**What you have to do**
Restate the entries word for word and skip every image.

**Data**

= Beginning of Section =

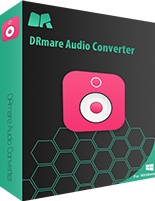 DRmare Audio Converter 2.3.0 for Windows  Giveaway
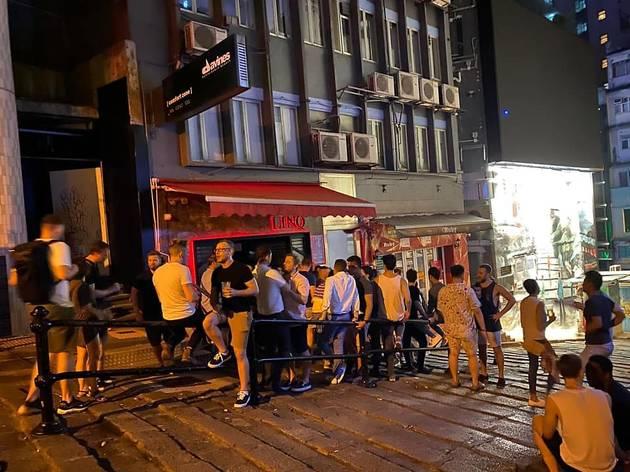Linq Bar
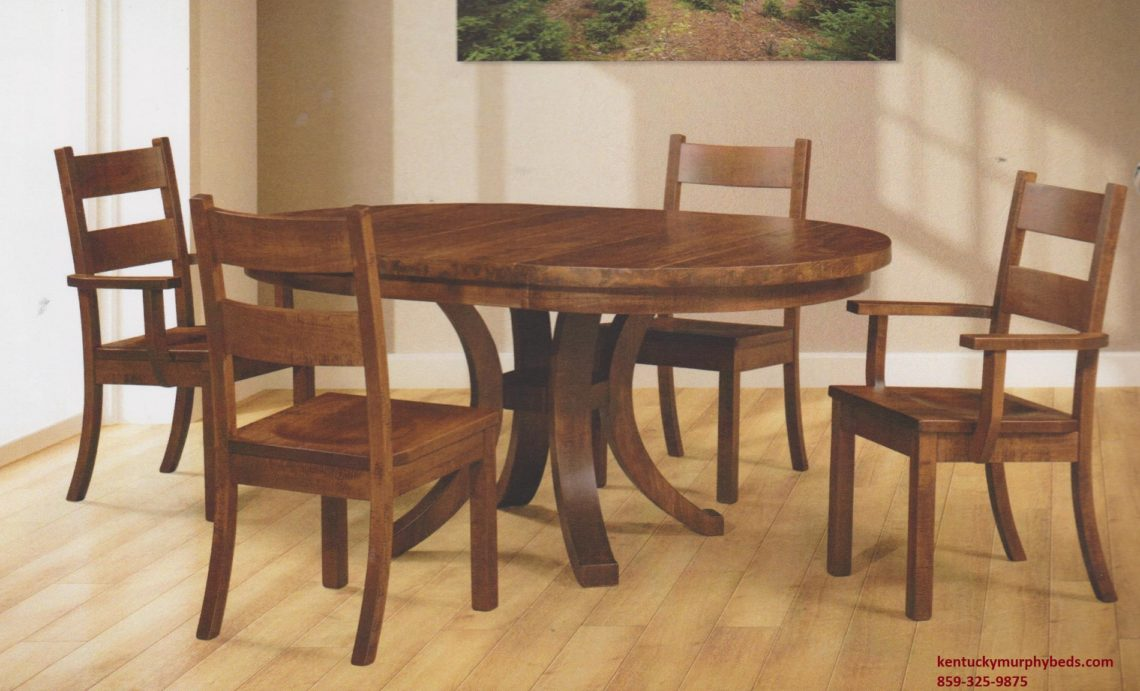 Saw-Marked Collection, Mayfield Table and Chairs, Amish made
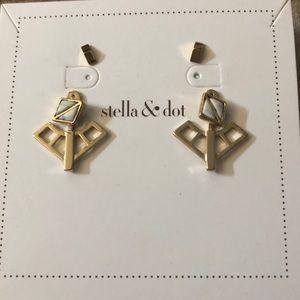 Mondrian Ear Jackets Stella & Dot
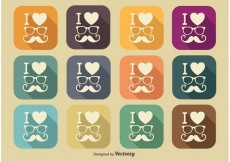 Free vector Hipster Style Icons #34420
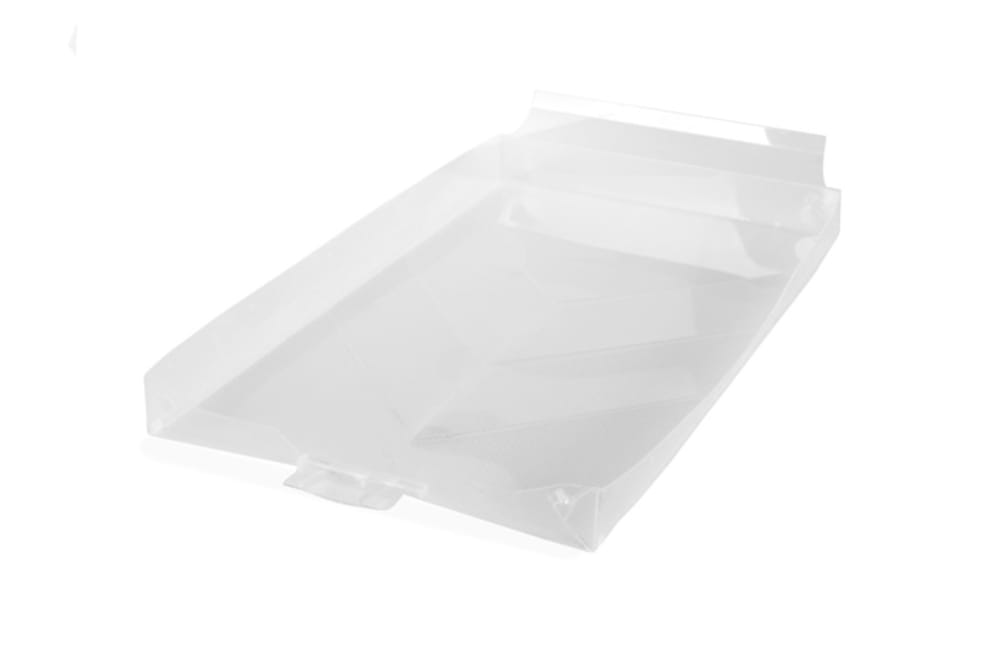 Drypbakke Subzero Froster 40 cm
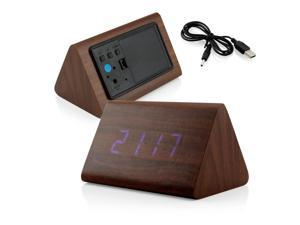 GEARONIC TM Modern Triangle Wood LED Wooden Alarm Digital Desk Clock Thermometer Classical Timer Calendar  - Brown (Blue Light)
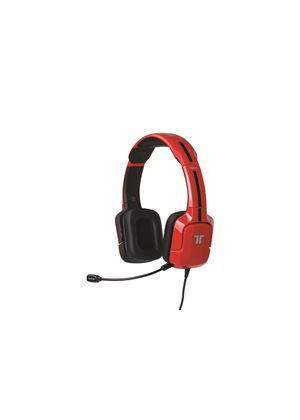 Wii U Tritton Kunai Stereo Headset Red (Wii U)
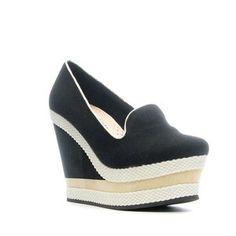 Abbe Wedge Black, $54, now featured on Fab.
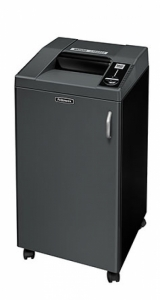 Шредер Fellowes® Fortishred 3250SMC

= End of Section =

**Your response**
 DRmare Audio Converter 2.3.0 for Windows  Giveaway
Linq Bar
 Saw-Marked Collection, Mayfield Table and Chairs, Amish made
 Mondrian Ear Jackets Stella & Dot
 Free vector Hipster Style Icons #34420
 Drypbakke Subzero Froster 40 cm
 GEARONIC TM Modern Triangle Wood LED Wooden Alarm Digital Desk Clock Thermometer Classical Timer Calendar  - Brown (Blue Light)
 Wii U Tritton Kunai Stereo Headset Red (Wii U)
 Abbe Wedge Black, $54, now featured on Fab.
 Шредер Fellowes® Fortishred 3250SMC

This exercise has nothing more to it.